What interventions are being tested in trial NCT03021460?
The interventions under investigation include: Pembrolizumab (BIOLOGICAL), Laboratory Biomarker Analysis (OTHER), Ibrutinib (DRUG). Each intervention is being evaluated for safety and efficacy as part of this clinical study.
Who is sponsoring clinical trial NCT03021460?
This trial is sponsored by Mayo Clinic, which has 3,246 total clinical trials registered on ClinicalTrials.gov. The sponsor is responsible for the study's design, funding, and regulatory compliance.
Where is trial NCT03021460 being conducted?
This trial has 1 study location across Minnesota.

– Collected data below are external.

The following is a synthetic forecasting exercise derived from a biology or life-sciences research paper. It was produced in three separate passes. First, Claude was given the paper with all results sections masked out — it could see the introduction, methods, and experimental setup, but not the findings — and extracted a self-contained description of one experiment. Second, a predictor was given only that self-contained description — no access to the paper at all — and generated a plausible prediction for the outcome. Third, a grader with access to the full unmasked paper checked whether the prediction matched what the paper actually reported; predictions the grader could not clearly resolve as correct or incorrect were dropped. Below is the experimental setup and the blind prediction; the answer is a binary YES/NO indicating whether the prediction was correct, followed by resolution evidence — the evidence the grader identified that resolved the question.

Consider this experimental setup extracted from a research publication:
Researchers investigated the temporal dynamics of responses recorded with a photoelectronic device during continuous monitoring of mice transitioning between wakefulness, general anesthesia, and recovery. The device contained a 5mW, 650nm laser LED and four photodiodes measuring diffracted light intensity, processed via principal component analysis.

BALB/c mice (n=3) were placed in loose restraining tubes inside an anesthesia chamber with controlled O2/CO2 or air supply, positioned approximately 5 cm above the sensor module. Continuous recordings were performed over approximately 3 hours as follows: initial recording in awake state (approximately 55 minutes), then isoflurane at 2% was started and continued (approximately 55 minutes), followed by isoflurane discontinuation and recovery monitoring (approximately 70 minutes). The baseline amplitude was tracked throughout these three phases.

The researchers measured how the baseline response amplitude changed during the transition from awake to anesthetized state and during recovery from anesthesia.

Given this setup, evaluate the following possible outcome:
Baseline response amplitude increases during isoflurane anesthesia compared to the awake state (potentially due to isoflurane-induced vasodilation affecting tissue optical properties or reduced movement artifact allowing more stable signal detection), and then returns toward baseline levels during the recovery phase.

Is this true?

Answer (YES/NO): NO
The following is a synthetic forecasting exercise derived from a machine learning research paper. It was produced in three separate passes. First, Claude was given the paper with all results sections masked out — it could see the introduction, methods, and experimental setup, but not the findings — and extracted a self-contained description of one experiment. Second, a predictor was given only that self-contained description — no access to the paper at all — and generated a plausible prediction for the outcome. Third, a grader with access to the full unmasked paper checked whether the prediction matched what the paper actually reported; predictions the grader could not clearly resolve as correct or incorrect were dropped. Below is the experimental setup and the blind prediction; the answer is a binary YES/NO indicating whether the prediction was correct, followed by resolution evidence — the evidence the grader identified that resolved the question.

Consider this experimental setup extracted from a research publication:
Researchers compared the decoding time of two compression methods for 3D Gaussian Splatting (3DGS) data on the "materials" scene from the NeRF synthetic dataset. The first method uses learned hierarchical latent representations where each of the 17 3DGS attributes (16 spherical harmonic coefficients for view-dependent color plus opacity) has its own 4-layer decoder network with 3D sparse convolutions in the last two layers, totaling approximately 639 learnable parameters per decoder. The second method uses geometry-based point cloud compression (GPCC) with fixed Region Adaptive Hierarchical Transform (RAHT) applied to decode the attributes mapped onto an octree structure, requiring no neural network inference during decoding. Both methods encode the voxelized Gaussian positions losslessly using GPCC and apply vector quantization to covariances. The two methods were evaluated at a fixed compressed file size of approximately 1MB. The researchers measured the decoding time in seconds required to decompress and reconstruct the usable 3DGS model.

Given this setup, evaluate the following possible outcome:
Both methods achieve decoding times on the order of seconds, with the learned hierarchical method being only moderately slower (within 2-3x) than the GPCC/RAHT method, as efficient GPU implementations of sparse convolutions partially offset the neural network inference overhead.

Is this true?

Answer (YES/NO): YES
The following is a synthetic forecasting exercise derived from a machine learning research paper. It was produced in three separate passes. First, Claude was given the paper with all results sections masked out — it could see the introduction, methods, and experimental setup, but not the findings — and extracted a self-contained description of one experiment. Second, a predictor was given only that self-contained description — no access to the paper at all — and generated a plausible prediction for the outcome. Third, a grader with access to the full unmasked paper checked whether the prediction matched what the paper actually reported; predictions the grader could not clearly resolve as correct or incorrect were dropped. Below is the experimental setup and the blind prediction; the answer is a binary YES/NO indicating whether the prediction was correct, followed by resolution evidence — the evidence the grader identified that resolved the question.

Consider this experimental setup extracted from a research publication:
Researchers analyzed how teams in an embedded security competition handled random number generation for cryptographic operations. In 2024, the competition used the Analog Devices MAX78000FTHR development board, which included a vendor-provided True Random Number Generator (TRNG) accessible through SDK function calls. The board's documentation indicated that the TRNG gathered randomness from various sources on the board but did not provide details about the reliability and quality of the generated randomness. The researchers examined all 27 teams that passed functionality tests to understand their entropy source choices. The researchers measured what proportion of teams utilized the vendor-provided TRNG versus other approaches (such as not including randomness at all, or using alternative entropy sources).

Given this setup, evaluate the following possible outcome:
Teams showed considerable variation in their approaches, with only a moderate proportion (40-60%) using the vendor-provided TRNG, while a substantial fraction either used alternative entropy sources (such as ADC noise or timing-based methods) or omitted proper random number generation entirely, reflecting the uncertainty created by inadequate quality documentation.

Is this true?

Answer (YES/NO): NO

Contact the study sites directly through ClinicalTrials.gov for enrollment availability.
Learn More About Clinical Trials
How Clinical Trials Work
Understand phases 1-4, trial design, randomization, and the informed consent process.
Patient Rights in Clinical Trials
Your rights as a participant: consent, withdrawal, privacy, and who to contact.
Finding the Right Clinical Trial
A practical guide to searching trials, understanding eligibility, and evaluating options.
All Guides
Browse our complete library of clinical trial educational resources.
Read our methodology — how this data is sourced, computed, and verified.